I've tried 3 times now to cook fresh green beans. They never turn out - they are always stringy, even though I seem to get the string off before I cook. I snap off the ends, pull off any string I can get, and snap into short pieces. Put in some water and boil undtil they seem tender. But, they are nasty and stringy when I actually try to eat them. So frustrating.


----------



## TNHermit

I had the same problem and figured out I was picking them to late. have to pick them earlier. just my 2cents be looking for what others say


----------



## MaggieJ

Picking them younger may help. I prefer them before the shape of the seeds show from the outside. You may also be cooking them too long. That can make them tough.


----------



## wanda1950

This is why I quit growing Kentucky Wonder beans--strings--picked them out continuously. They are the best tasting but I got sick of the strings. Roma types have less strings--look on the seed package to see if it says stringless.


----------



## MoonShine

How long are you letting them cook?


----------



## tallpines

We always plant Kentucky Wonder pole beans! Have grown them for 30 years.

We also always plant Tendergreen Bush beans for earlier production. We average about 5 good pickings from them.

About the time they are done producing, the Kentucky Wonder are about ready.

I pick every other day and so far have gotten about 10 pickings from the KW's.
There are still lots of blossoms and I suspect I'll be able to pick until first frost ----- predicted for next week :smack

Any bean that is showing a buldge from the inner bean seed is past it's prime in my book!

Nice, thin, young beans do not have a tough string.
Pick them BEFORE that tough string developes.

We bring the water to a boil, turn down the heat, and simmer for about 12-15 minutes.

Drain the water ---- add S & P ---- I like a small amount of butter.

They are like CANDY!

Sometimes I make a cream sauce out of milk, flour and lots of butter and add it to the cooked beans.....that makes for a special treat!

We love cooked green beans but you gotta pick them when they are young and tender!

When you pick them young and frequently they will keep producing.

If you let them grow to that full tough bean, the plant will shut down, drastically limiting the volume, and quality, of your final production.


Oh---- and because I have raised beds, I try to remember to WATER every second or third day.

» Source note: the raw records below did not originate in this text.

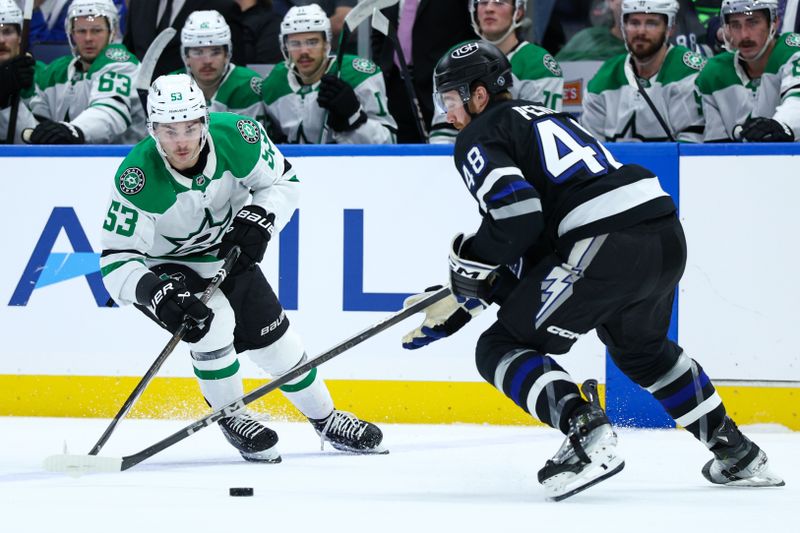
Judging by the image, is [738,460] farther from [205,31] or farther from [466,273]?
[205,31]

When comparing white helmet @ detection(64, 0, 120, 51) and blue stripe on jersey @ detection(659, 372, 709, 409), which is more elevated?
white helmet @ detection(64, 0, 120, 51)

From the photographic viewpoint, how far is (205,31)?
564 cm

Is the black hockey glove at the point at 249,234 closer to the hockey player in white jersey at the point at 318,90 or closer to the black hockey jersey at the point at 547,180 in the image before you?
the black hockey jersey at the point at 547,180

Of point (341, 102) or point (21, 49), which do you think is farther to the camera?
point (21, 49)

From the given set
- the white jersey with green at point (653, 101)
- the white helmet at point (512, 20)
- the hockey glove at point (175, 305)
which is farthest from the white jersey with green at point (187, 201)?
the white jersey with green at point (653, 101)

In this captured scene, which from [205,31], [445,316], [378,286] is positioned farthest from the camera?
[205,31]

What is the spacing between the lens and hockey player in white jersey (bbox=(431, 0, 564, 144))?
17.4 feet

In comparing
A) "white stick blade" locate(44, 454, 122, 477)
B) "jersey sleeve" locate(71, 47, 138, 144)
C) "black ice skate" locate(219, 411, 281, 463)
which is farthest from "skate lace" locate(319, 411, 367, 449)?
"jersey sleeve" locate(71, 47, 138, 144)

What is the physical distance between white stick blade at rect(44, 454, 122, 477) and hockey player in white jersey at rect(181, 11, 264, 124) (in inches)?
92.4

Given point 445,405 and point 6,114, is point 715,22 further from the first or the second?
point 6,114

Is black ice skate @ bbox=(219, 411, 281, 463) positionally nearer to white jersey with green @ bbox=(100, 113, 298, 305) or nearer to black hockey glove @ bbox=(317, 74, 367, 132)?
white jersey with green @ bbox=(100, 113, 298, 305)

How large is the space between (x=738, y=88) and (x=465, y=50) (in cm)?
216

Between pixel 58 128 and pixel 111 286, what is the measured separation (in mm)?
1573

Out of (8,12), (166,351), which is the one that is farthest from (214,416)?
(8,12)
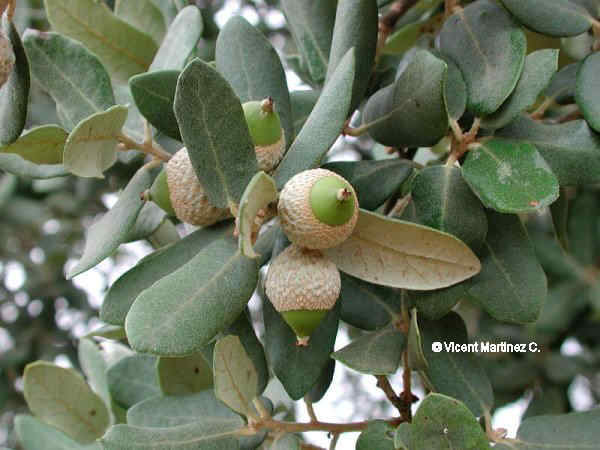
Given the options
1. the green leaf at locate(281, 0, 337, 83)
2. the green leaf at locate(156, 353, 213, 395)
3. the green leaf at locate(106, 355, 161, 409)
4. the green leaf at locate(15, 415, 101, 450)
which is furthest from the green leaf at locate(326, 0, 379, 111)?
the green leaf at locate(15, 415, 101, 450)

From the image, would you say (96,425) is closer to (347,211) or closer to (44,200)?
(347,211)

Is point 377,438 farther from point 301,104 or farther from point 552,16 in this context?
point 552,16

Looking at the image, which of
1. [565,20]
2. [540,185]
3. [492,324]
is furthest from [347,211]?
[492,324]

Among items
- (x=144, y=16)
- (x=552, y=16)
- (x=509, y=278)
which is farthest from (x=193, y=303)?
(x=144, y=16)

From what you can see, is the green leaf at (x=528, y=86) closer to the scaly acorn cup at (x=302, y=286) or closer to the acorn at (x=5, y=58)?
the scaly acorn cup at (x=302, y=286)

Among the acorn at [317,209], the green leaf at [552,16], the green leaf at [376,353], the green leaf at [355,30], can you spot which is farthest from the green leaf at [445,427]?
the green leaf at [552,16]
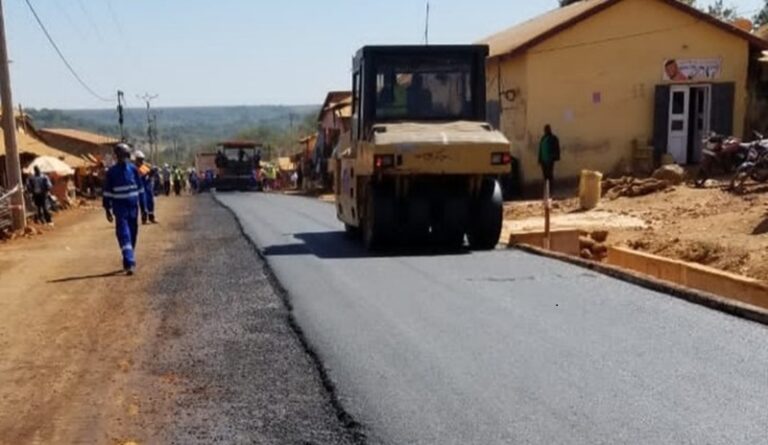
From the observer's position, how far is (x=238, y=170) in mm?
50188

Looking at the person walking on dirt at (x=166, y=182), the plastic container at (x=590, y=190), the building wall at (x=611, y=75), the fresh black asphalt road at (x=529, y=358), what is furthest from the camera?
the person walking on dirt at (x=166, y=182)

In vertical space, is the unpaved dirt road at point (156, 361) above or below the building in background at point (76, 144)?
above

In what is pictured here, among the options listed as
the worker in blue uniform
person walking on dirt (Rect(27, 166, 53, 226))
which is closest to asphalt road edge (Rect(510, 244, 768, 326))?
the worker in blue uniform

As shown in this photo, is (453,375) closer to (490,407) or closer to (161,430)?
(490,407)

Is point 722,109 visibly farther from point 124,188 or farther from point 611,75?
point 124,188

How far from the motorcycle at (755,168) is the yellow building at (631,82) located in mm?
6126

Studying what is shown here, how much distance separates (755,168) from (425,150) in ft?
27.9

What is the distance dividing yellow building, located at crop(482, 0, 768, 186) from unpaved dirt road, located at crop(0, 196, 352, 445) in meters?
13.4

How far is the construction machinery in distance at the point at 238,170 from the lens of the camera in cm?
4994

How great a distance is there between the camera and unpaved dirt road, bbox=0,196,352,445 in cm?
554

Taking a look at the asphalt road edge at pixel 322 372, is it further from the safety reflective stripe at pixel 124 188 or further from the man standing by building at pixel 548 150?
the man standing by building at pixel 548 150

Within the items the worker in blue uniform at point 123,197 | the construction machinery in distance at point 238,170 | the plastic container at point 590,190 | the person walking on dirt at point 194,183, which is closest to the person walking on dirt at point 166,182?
the person walking on dirt at point 194,183

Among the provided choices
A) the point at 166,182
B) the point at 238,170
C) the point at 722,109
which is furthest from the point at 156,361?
the point at 166,182

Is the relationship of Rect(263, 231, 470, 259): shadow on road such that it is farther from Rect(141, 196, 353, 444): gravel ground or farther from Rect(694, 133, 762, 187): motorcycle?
Rect(694, 133, 762, 187): motorcycle
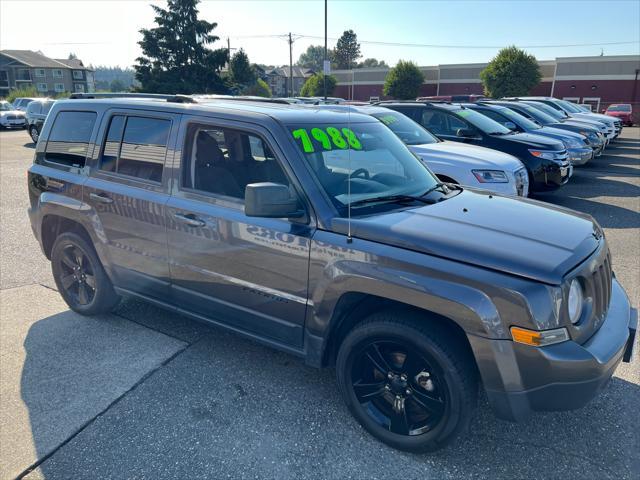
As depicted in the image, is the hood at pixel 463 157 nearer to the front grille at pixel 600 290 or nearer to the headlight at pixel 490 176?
the headlight at pixel 490 176

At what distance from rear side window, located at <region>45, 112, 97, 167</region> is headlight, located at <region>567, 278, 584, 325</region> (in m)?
3.72

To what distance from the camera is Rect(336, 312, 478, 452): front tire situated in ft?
7.99

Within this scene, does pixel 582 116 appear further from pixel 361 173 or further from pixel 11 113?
pixel 11 113

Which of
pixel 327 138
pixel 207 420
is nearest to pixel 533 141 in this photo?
pixel 327 138

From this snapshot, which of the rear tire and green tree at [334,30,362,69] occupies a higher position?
green tree at [334,30,362,69]

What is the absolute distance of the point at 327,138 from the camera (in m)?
3.21

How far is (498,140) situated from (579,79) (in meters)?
48.7

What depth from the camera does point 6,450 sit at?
8.91 ft

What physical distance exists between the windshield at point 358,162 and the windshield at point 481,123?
5568mm

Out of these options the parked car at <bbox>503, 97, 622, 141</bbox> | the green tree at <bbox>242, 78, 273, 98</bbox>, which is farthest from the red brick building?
the parked car at <bbox>503, 97, 622, 141</bbox>

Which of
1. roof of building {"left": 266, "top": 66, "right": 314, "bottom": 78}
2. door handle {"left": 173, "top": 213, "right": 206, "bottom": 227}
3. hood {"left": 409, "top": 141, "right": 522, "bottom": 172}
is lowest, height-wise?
door handle {"left": 173, "top": 213, "right": 206, "bottom": 227}

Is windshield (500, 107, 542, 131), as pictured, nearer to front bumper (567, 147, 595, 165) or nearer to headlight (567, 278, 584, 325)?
front bumper (567, 147, 595, 165)

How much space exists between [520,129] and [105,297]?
9.54m

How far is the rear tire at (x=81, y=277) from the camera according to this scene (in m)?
4.15
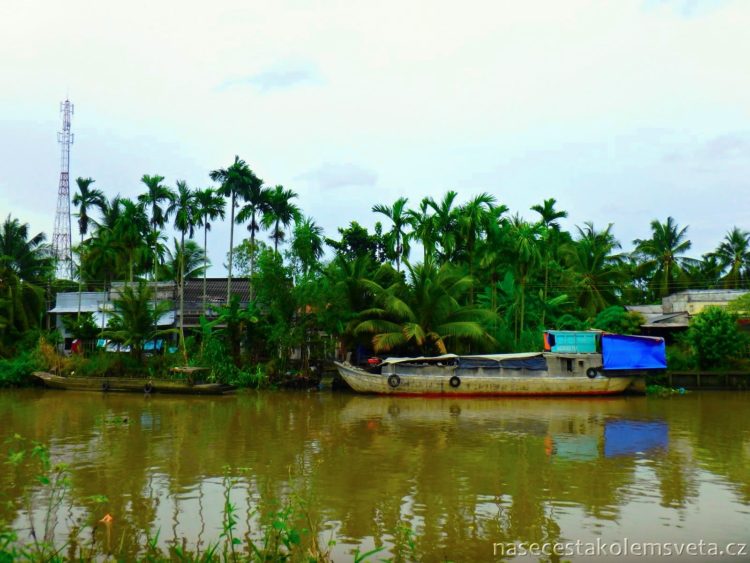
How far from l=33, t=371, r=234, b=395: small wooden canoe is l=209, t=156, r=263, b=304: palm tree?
22.7 feet

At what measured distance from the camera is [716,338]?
92.2 ft

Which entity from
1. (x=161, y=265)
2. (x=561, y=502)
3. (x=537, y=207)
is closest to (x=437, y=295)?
(x=537, y=207)

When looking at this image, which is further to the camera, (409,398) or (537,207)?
(537,207)

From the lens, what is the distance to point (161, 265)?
3950cm

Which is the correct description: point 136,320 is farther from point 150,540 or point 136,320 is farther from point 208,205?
point 150,540

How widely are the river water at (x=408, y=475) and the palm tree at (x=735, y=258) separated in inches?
959

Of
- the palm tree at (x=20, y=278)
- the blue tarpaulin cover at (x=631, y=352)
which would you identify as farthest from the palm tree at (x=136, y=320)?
the blue tarpaulin cover at (x=631, y=352)

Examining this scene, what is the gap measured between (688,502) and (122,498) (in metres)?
8.54

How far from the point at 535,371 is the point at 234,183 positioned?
17.6 meters

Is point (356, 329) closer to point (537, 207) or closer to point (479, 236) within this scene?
point (479, 236)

Beans is one thing I can grow!
I wish I could be as successful with my other seed growing attempts!


----------



## blynn

I bought a variety called 'Lazy Housewife', no strings. They're really good! We saute them in a little oil instead of boil them. Very good with garlic, or other veggies for a sauted veggie side dish.


----------



## jwal10

Pick small and steam. My favorite is with new potatoes in a pressure cooker. Tendergreen bush and Yellow wax bush....James


----------



## missyann100

I think you maybe picking them big. I pick mine when I can see bean indents. If they are any bigger there is more string. With that said this is the first year I have ever grown string beans. I have always grown bush beans that are stringless. How do you know if the seeds you are buying are stringless? My dad said he got a pack of KY Wonders from someone and the package said stringless. Now he lives in CA I am in TN. I don't know if that makes a difference. I bought KY Wonder/Blue Lake pole bean seeds this year. I hate the strings! I have a hard time getting all the strings. I don't like getting strings in my mouth. Is anyone here growing stringless KYW pole beans in the East?


----------



## joe&katie

I have been buying them at the farmer's market, so I guess maybe the farmers are picking them too old. I'll try to pick out ones that don't have bumps. I've tried several different kinds as the summer has gone on - the KY Wonder were just the last ones I got. thanks for all the suggestions.


----------